# WHAT THE TASK REQUIRES
Your reply should consist only of the lines from the one with "scientific name: Bos taurus" through the end of the entries, transcribed exactly. Pictures stay out.
--- RECORDS FOR PROCESSING Enclosed Below ---
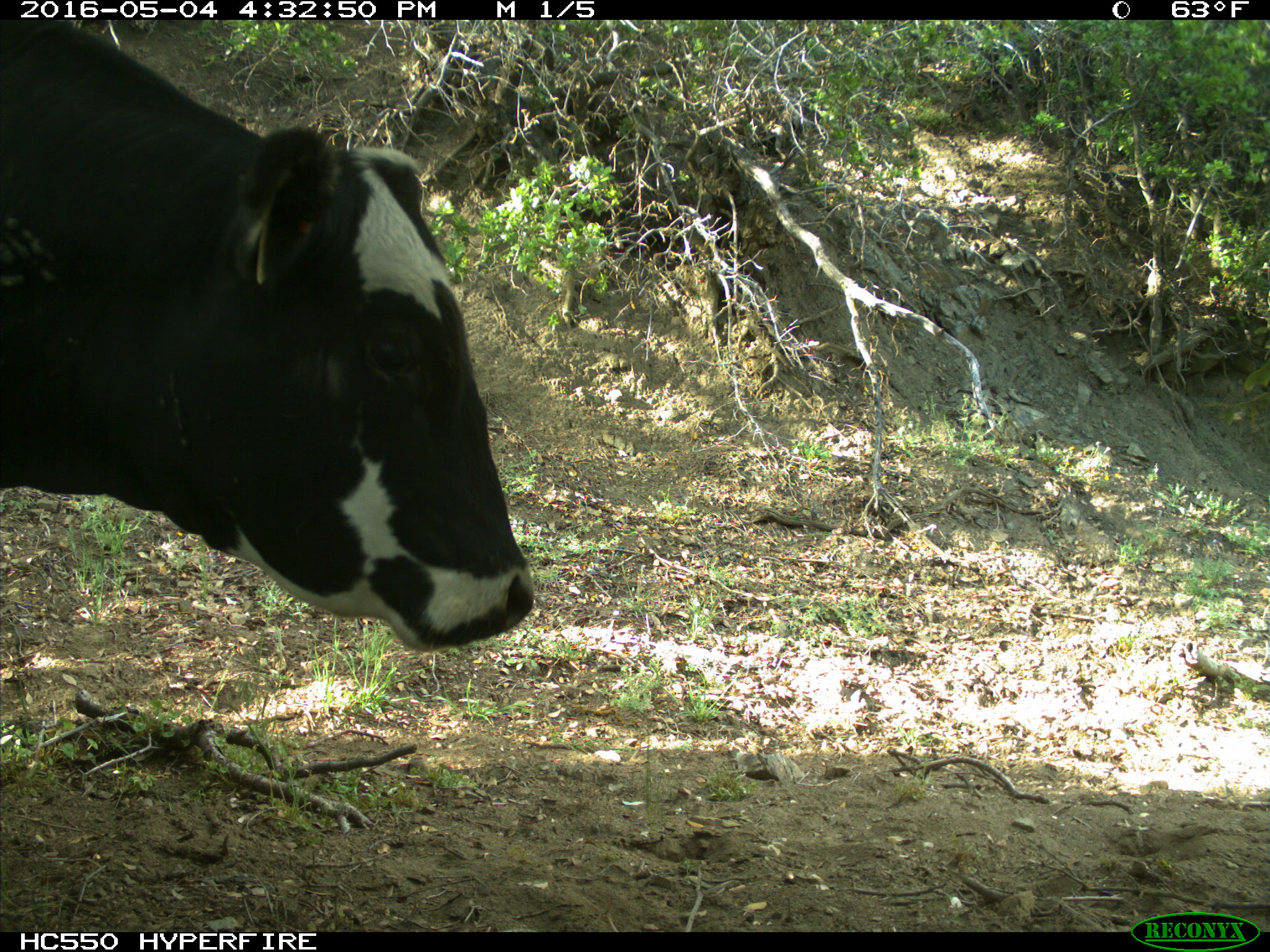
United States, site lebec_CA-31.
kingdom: Animalia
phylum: Chordata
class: Mammalia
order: Artiodactyla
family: Bovidae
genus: Bos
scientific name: Bos taurus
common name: domestic cow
Bos taurus (domestic cow).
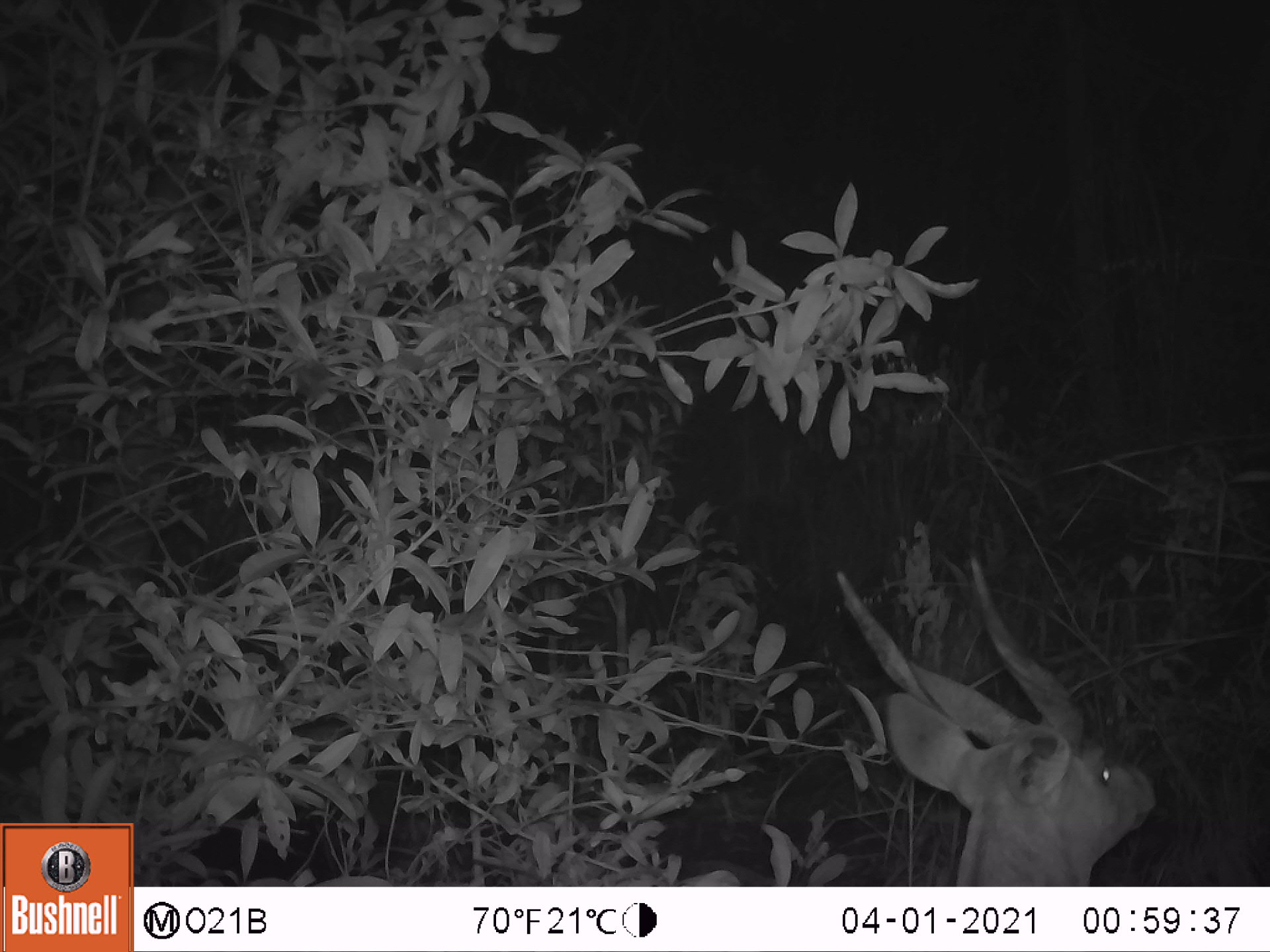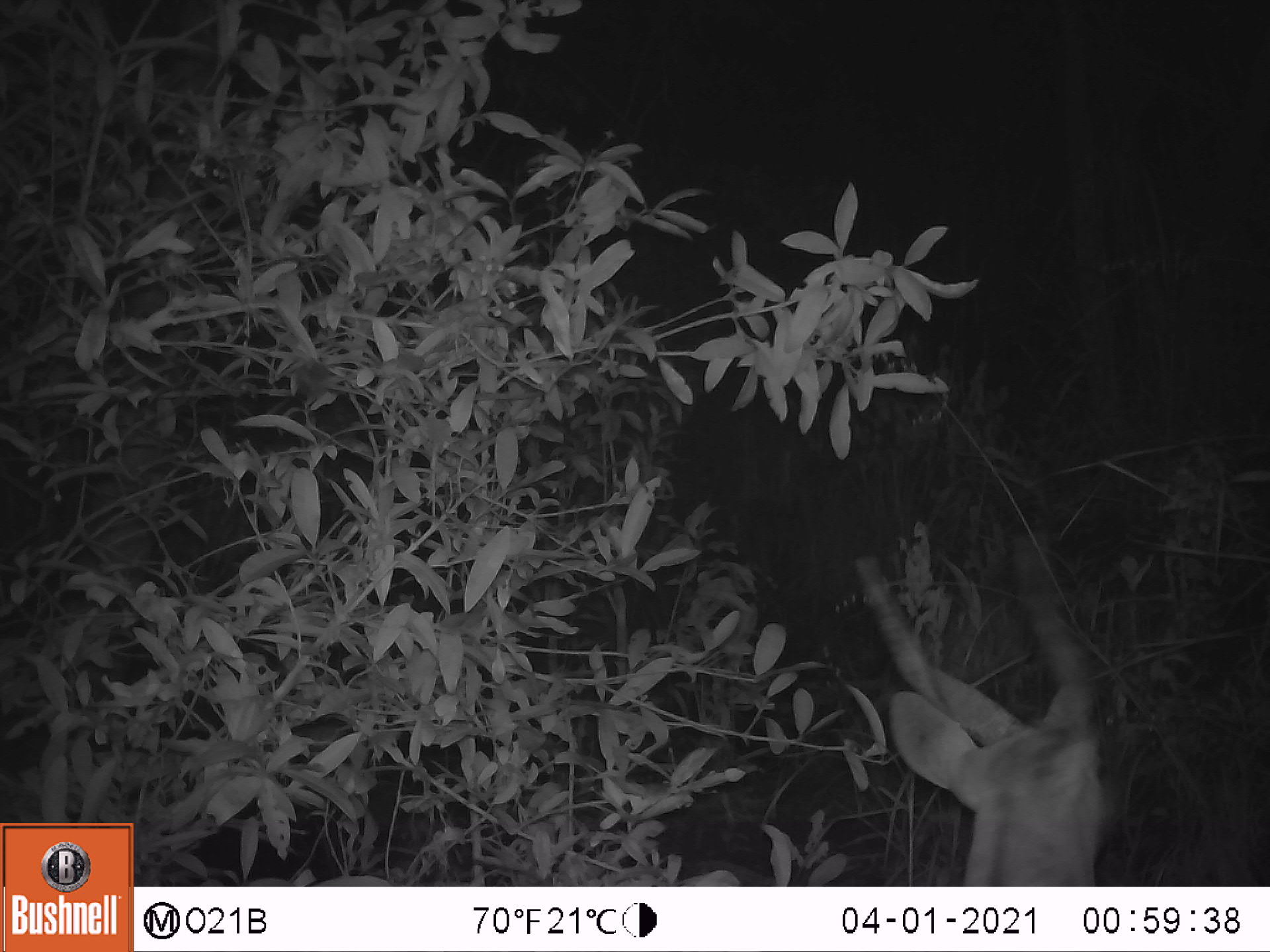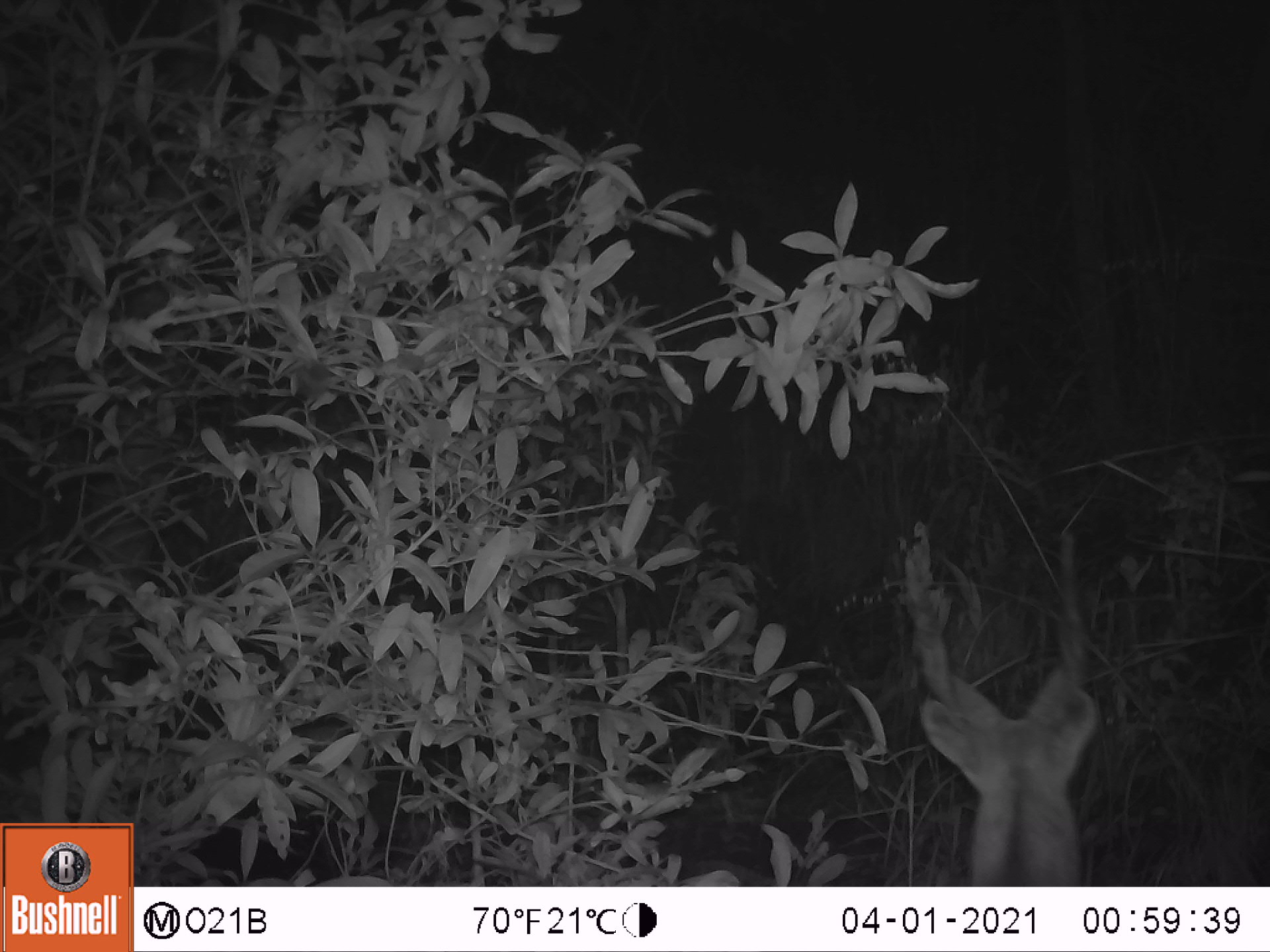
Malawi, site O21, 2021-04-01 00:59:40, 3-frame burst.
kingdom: Animalia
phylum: Chordata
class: Mammalia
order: Artiodactyla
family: Bovidae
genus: Tragelaphus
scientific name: Tragelaphus sylvaticus sylvaticus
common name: cape bushbuck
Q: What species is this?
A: Cape bushbuck (Tragelaphus sylvaticus sylvaticus).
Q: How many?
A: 1.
--- End of Enclosed RECORDS FOR PROCESSING ---
# ANSWER FOR THIS EXERCISE
scientific name: Bos taurus
common name: domestic cow
Bos taurus (domestic cow).
Malawi, site O21, 2021-04-01 00:59:40, 3-frame burst.
kingdom: Animalia
phylum: Chordata
class: Mammalia
order: Artiodactyla
family: Bovidae
genus: Tragelaphus
scientific name: Tragelaphus sylvaticus sylvaticus
common name: cape bushbuck
Q: What species is this?
A: Cape bushbuck (Tragelaphus sylvaticus sylvaticus).
Q: How many?
A: 1.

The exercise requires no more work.